Only an exact copy of the entries, stripped of pictures, will serve as the answer.

━━━━━ Records provided ━━━━━

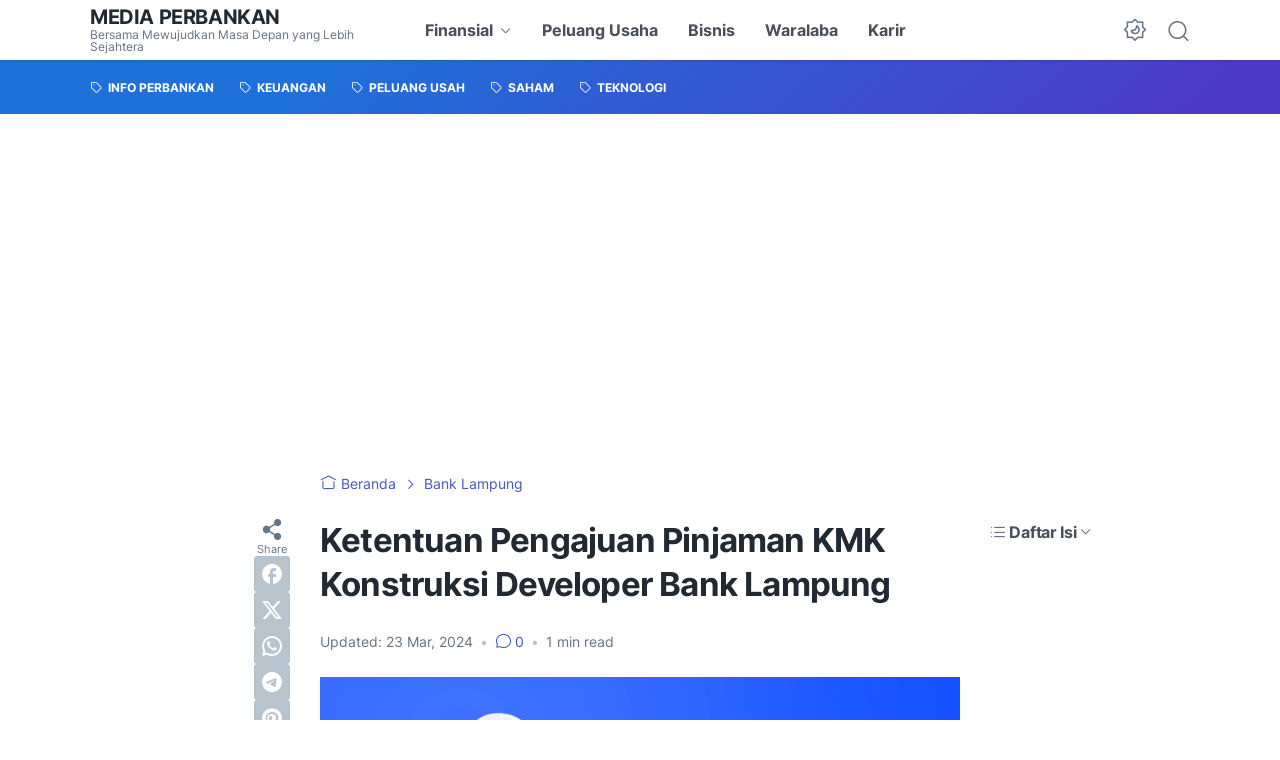

--- FILE ---
content_type: text/html; charset=utf-8
request_url: https://www.google.com/recaptcha/api2/aframe
body_size: 268
content:
<!DOCTYPE HTML><html><head><meta http-equiv="content-type" content="text/html; charset=UTF-8"></head><body><script nonce="kNCFfbA8_Jex8DI9-NI42w">/** Anti-fraud and anti-abuse applications only. See google.com/recaptcha */ try{var clients={'sodar':'https://pagead2.googlesyndication.com/pagead/sodar?'};window.addEventListener("message",function(a){try{if(a.source===window.parent){var b=JSON.parse(a.data);var c=clients[b['id']];if(c){var d=document.createElement('img');d.src=c+b['params']+'&rc='+(localStorage.getItem("rc::a")?sessionStorage.getItem("rc::b"):"");window.document.body.appendChild(d);sessionStorage.setItem("rc::e",parseInt(sessionStorage.getItem("rc::e")||0)+1);localStorage.setItem("rc::h",'1769948862157');}}}catch(b){}});window.parent.postMessage("_grecaptcha_ready", "*");}catch(b){}</script></body></html>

━━━━━

* **Written answer**:
--- FILE ---
content_type: text/html; charset=utf-8
request_url: https://www.google.com/recaptcha/api2/aframe
body_size: 268
content:
<!DOCTYPE HTML><html><head><meta http-equiv="content-type" content="text/html; charset=UTF-8"></head><body><script nonce="kNCFfbA8_Jex8DI9-NI42w">/** Anti-fraud and anti-abuse applications only. See google.com/recaptcha */ try{var clients={'sodar':'https://pagead2.googlesyndication.com/pagead/sodar?'};window.addEventListener("message",function(a){try{if(a.source===window.parent){var b=JSON.parse(a.data);var c=clients[b['id']];if(c){var d=document.createElement('img');d.src=c+b['params']+'&rc='+(localStorage.getItem("rc::a")?sessionStorage.getItem("rc::b"):"");window.document.body.appendChild(d);sessionStorage.setItem("rc::e",parseInt(sessionStorage.getItem("rc::e")||0)+1);localStorage.setItem("rc::h",'1769948862157');}}}catch(b){}});window.parent.postMessage("_grecaptcha_ready", "*");}catch(b){}</script></body></html>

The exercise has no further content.